Scikit LabelEncoder is showing some puzzling behavior in my Jupyter Notebook, as in:
from sklearn.preprocessing import LabelEncoder
le2 = LabelEncoder()
le2.fit(['zero', 'one'])
print (le2.inverse_transform([0, 0, 0, 1, 1, 1]))
prints ['one' 'one' 'one' 'zero' 'zero' 'zero']
.
This is odd, shouldn't it print ['zero' 'zero' 'zero' 'one' 'one' 'one']
? Then I tried
le3 = LabelEncoder()
le3.fit(['one', 'zero'])
print (le3.inverse_transform([0, 0, 0, 1, 1, 1]))
which also prints ['one' 'one' 'one' 'zero' 'zero' 'zero']
. Perhaps there was an alphabetization thing happening?
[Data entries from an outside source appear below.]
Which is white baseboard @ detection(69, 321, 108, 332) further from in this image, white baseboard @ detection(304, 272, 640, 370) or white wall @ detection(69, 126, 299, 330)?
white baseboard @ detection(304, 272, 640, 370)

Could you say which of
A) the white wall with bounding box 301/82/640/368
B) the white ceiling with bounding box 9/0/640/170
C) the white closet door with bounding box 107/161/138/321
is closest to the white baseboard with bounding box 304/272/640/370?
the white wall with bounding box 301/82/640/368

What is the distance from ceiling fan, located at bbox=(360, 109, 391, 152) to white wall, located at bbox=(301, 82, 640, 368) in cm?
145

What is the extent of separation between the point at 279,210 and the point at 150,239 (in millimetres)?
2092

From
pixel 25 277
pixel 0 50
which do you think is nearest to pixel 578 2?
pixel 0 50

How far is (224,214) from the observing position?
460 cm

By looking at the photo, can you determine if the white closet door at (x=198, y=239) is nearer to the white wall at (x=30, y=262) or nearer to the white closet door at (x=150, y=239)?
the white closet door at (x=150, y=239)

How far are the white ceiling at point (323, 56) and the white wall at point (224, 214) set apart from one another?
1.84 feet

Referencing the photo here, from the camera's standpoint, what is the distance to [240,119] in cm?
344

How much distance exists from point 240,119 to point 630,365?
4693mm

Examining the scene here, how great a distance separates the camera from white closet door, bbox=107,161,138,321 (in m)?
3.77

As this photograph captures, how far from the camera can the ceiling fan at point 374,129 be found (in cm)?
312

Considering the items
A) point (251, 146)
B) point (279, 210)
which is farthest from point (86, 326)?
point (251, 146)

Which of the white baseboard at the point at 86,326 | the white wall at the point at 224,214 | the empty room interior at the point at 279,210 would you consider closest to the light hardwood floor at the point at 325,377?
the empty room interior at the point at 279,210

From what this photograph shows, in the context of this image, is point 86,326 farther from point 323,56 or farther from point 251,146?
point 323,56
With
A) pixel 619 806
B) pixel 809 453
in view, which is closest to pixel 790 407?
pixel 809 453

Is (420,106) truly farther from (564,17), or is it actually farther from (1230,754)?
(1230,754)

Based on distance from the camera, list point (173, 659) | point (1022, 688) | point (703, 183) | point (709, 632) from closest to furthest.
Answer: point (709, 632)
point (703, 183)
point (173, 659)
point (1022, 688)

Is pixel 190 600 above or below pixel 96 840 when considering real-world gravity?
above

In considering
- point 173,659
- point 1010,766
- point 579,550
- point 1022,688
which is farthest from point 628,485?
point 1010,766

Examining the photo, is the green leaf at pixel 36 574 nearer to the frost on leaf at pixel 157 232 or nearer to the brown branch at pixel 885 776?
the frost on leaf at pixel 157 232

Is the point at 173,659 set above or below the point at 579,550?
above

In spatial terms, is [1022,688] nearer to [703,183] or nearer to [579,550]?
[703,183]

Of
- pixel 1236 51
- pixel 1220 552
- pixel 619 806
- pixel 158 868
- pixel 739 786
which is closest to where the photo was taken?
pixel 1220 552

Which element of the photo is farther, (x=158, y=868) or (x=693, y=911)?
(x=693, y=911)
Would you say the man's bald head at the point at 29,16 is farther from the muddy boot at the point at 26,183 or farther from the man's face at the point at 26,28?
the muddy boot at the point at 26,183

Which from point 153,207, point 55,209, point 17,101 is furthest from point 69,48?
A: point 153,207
Next, I tried
le4 = LabelEncoder()
le4.fit(['nil', 'one'])
print (le4.inverse_transform([0, 0, 0, 1, 1, 1]))
which prints ['nil' 'nil' 'nil' 'one' 'one' 'one']
!
I've spent several hours on this. FWIW, the example in the documentation works as expected so I suspect there is a flaw in how I expect inverse_transform
to work. Part of my research included this and this.
In case it is relevant, I'm using iPython 7.7.0, numpy 1.17.3 and scikit-learn version 0.21.3.